____ Texto fornecido
E agora, como essa esfera que nos coloca a todos em comum, sinto-me como uma bola de bilhar derradeira em fim de jogo, rolando lentamente, sem saber se são as redes profundas que me esperam, ou a viciante esquina almofadada que me arremessa de novo para o centro da mesa...

terça-feira, setembro 07, 2004

Boards of Canada - Everything You Do Is a Balloon

Baixou ligeiramente o pulso, sentada naquela poltrona de veludo vermelho, e a agulha pousou no disco, com aquele som granulado tão característico. Um foco único ilumina-a por cima. Não mexe um músculo além do absolutamente necessário. O som distante de um instrumento envelhecido debita então sons reminiscentes de passados de décadas. As luzes descem. Ondas de corpos azuis saem do altifalante curvado do gramofone e rodeiam o espaço, desprovido de qualquer coisa mais, além deste estranho e idoso veículo de ritmos e notas, que rodopia incessante. Um ritmo certeiro sincroniza o coração dele, o corpo solitário de pé no centro da sala, exposto ao seu olhar atento. A frase musical começa, rematada por uma outra, tão leve como o sopro de um olhar. Ele tem medo, mas ela sabe que ele não quer sair dali. As pautas inexistentes onde os sons evoluem preenchem gradualmente os espaços inter-sinápticos onde as ideias lhe escorrem, e desviam o seu raciocínio de qualquer outra coisa que não a celebração de cores invisíveis onde flutua já, cada vez mais longe do chão. Não controla os seus movimentos e sobe cada vez mais. A última coisa que dela vê são os olhos. Preso ao seu pulso, levando-o para longe, apenas o veículo tão frágil que ela criou, e que o faz agora viajar por cima da sua própria realidade.
________
____ Lista de linhas
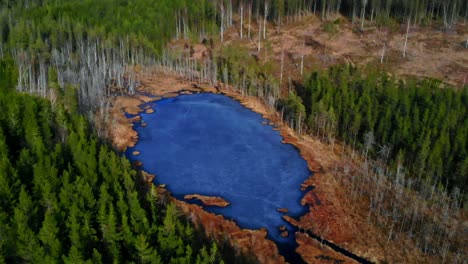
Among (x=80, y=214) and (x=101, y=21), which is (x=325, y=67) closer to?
(x=101, y=21)

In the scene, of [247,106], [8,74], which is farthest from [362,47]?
[8,74]

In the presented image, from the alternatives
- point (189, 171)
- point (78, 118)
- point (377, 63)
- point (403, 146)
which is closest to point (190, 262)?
point (189, 171)

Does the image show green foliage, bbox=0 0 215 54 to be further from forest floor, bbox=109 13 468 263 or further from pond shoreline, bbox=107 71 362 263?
pond shoreline, bbox=107 71 362 263

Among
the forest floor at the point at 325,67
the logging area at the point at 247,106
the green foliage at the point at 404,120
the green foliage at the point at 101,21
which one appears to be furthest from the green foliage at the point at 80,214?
the green foliage at the point at 101,21

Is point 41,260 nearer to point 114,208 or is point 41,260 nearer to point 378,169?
point 114,208

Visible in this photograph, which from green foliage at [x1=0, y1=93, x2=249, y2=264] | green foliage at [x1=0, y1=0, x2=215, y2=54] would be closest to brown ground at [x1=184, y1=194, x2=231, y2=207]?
green foliage at [x1=0, y1=93, x2=249, y2=264]

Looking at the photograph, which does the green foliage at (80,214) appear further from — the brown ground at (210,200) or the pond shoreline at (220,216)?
the brown ground at (210,200)
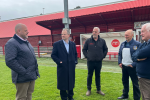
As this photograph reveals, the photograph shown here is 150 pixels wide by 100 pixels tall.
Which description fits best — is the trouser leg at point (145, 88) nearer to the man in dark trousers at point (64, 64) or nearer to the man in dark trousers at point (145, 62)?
the man in dark trousers at point (145, 62)

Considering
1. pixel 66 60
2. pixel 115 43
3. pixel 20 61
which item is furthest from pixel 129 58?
pixel 115 43

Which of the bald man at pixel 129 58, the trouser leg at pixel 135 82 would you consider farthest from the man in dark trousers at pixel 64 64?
the trouser leg at pixel 135 82

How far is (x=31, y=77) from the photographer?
235cm

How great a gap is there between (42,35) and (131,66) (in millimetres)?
16588

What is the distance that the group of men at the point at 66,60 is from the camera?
2.12 m

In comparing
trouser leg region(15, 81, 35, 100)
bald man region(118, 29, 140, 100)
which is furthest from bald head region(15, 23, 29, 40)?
bald man region(118, 29, 140, 100)

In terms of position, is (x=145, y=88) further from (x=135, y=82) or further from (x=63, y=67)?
(x=63, y=67)

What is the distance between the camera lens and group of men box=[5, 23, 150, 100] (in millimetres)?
2117

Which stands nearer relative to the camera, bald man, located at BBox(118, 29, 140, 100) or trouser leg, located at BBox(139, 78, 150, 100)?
trouser leg, located at BBox(139, 78, 150, 100)

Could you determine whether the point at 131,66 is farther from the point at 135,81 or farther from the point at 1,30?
the point at 1,30

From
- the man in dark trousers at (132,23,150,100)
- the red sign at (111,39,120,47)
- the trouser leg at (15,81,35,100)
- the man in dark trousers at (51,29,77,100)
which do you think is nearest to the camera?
the man in dark trousers at (132,23,150,100)

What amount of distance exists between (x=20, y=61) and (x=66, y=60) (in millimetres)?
1202

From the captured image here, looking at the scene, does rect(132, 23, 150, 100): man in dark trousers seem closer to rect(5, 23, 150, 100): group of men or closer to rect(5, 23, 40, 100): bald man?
rect(5, 23, 150, 100): group of men

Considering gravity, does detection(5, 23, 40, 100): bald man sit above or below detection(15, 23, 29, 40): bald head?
below
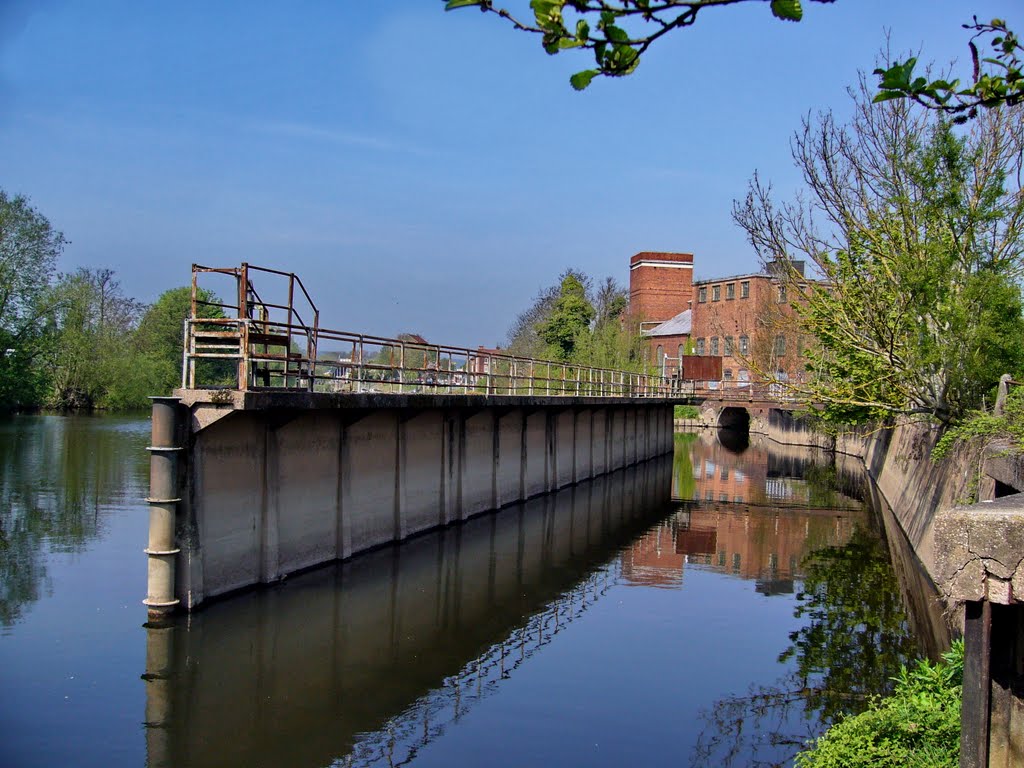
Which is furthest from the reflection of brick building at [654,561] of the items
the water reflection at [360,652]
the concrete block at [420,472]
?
the concrete block at [420,472]

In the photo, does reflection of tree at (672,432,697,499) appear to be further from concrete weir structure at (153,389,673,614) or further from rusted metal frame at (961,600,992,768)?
rusted metal frame at (961,600,992,768)

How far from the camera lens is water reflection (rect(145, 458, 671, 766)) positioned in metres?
10.2

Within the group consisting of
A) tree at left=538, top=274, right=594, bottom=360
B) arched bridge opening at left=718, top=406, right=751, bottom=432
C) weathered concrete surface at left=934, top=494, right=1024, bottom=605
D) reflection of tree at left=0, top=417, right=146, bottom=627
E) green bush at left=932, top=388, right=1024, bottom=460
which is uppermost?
tree at left=538, top=274, right=594, bottom=360

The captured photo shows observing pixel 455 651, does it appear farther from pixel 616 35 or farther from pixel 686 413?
pixel 686 413

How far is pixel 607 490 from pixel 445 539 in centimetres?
1511

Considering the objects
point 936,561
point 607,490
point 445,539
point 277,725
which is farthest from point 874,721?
point 607,490

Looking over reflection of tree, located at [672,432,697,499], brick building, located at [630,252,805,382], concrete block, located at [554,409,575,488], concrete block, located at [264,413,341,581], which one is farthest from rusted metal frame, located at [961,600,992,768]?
brick building, located at [630,252,805,382]

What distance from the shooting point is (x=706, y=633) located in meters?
15.5

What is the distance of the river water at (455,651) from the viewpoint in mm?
10203

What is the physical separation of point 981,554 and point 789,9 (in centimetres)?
323

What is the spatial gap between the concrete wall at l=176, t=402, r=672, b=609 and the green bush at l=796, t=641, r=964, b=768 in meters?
9.60

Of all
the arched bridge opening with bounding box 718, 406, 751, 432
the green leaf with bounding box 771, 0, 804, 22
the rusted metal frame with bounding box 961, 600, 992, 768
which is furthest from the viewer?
the arched bridge opening with bounding box 718, 406, 751, 432

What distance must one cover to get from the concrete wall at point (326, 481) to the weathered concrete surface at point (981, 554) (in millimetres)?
11219

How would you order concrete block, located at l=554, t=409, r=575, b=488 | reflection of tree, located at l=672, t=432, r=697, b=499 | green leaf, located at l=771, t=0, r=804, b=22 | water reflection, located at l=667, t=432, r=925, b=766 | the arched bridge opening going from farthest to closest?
1. the arched bridge opening
2. reflection of tree, located at l=672, t=432, r=697, b=499
3. concrete block, located at l=554, t=409, r=575, b=488
4. water reflection, located at l=667, t=432, r=925, b=766
5. green leaf, located at l=771, t=0, r=804, b=22
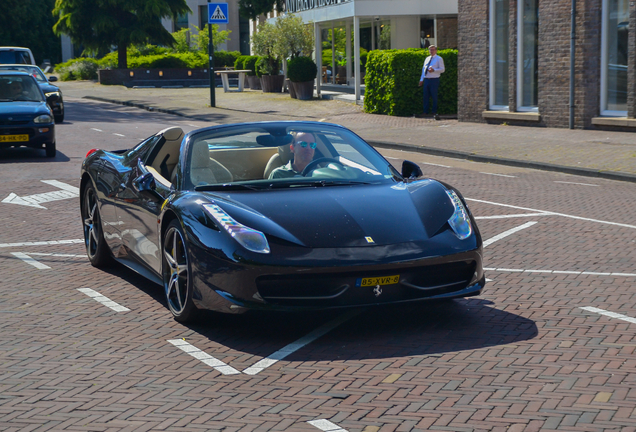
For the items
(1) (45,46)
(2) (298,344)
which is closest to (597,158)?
(2) (298,344)

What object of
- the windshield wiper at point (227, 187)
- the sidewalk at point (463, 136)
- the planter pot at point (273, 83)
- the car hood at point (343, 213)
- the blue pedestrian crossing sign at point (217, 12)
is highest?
the blue pedestrian crossing sign at point (217, 12)

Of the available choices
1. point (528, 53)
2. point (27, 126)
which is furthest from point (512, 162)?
point (27, 126)

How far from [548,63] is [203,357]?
17.4m

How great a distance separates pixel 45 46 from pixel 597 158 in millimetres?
75546

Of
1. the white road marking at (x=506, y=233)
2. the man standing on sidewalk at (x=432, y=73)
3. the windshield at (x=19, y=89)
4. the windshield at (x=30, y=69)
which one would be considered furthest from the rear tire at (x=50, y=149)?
the white road marking at (x=506, y=233)

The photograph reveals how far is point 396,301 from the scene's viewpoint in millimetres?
5211

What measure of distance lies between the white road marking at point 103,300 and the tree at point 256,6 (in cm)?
4214

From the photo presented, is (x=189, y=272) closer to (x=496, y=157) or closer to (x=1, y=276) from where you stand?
(x=1, y=276)

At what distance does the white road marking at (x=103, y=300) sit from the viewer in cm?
623

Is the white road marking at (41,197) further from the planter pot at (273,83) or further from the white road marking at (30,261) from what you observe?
the planter pot at (273,83)

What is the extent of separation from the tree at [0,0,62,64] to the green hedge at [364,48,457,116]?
52.7m

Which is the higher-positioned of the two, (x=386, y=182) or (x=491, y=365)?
(x=386, y=182)

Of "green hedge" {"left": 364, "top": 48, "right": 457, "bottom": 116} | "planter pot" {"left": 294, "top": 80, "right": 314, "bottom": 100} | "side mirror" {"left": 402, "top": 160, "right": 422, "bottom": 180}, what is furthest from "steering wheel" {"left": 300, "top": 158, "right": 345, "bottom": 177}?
"planter pot" {"left": 294, "top": 80, "right": 314, "bottom": 100}

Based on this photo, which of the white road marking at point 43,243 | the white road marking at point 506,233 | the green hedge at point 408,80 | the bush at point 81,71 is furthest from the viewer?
the bush at point 81,71
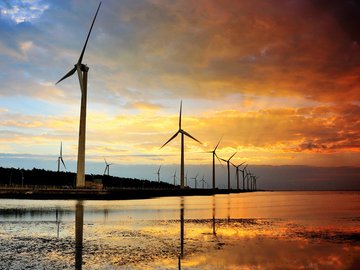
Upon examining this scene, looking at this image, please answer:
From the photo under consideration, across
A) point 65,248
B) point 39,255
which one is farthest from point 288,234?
point 39,255

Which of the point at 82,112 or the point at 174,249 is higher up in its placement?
the point at 82,112

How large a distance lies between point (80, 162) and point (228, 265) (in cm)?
8190

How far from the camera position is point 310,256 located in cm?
1992

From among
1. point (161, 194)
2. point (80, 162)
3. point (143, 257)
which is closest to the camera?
point (143, 257)

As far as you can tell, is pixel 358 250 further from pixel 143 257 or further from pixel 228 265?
pixel 143 257

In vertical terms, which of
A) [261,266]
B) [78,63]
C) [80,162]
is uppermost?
[78,63]

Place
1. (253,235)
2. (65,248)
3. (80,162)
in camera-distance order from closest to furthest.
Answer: (65,248), (253,235), (80,162)

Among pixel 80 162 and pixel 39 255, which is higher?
pixel 80 162

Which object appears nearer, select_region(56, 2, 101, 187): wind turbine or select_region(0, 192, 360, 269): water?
select_region(0, 192, 360, 269): water

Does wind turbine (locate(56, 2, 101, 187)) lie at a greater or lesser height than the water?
greater

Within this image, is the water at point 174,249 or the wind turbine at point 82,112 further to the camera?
the wind turbine at point 82,112

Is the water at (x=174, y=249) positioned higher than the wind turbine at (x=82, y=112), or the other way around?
the wind turbine at (x=82, y=112)

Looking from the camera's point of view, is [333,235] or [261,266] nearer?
[261,266]

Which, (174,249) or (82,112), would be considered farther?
(82,112)
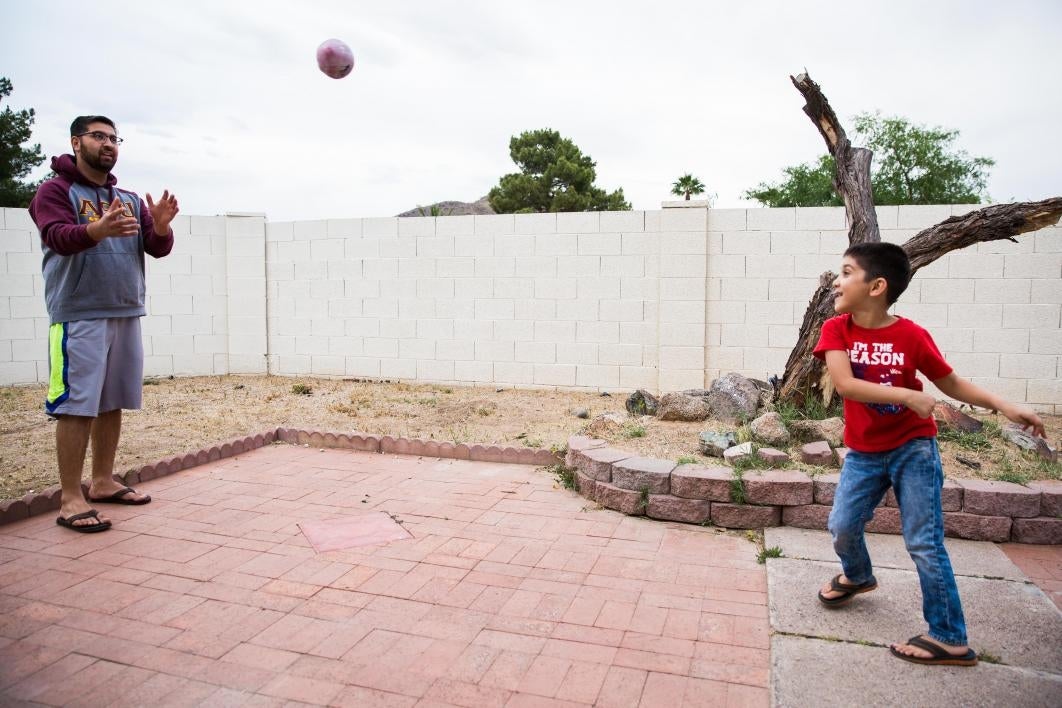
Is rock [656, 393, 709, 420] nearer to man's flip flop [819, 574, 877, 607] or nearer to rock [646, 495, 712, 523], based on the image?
rock [646, 495, 712, 523]

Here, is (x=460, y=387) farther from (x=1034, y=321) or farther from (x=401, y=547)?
(x=1034, y=321)

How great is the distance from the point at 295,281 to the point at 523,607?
6804 mm

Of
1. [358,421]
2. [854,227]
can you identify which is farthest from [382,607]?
[854,227]

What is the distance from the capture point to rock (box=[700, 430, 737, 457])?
4.48 m

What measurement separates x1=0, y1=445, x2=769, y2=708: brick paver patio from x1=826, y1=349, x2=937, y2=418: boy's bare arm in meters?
0.98

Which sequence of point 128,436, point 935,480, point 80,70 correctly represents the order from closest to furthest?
point 935,480 → point 128,436 → point 80,70

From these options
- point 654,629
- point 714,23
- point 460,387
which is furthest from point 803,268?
point 654,629

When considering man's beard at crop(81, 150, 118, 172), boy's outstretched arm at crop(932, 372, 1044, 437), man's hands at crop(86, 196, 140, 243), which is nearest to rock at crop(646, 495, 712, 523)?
boy's outstretched arm at crop(932, 372, 1044, 437)

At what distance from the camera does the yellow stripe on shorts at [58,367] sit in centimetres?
374

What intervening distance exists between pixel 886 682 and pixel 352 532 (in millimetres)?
2561

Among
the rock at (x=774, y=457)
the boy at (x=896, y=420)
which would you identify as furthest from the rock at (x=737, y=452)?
the boy at (x=896, y=420)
________
Objetivo da tarefa>
Responda, por favor, a estas perguntas sobre o texto:
(a) De que material e cor é a poltrona onde ela está sentada?
(b) De onde saem as ondas de corpos azuis?
(c) Qual é a última coisa que ele vê dela?
Baseie-se unicamente no texto.

Resposta da tarefa>
(a) De veludo vermelho.
(b) Do altifalante curvado do gramofone.
(c) Os olhos.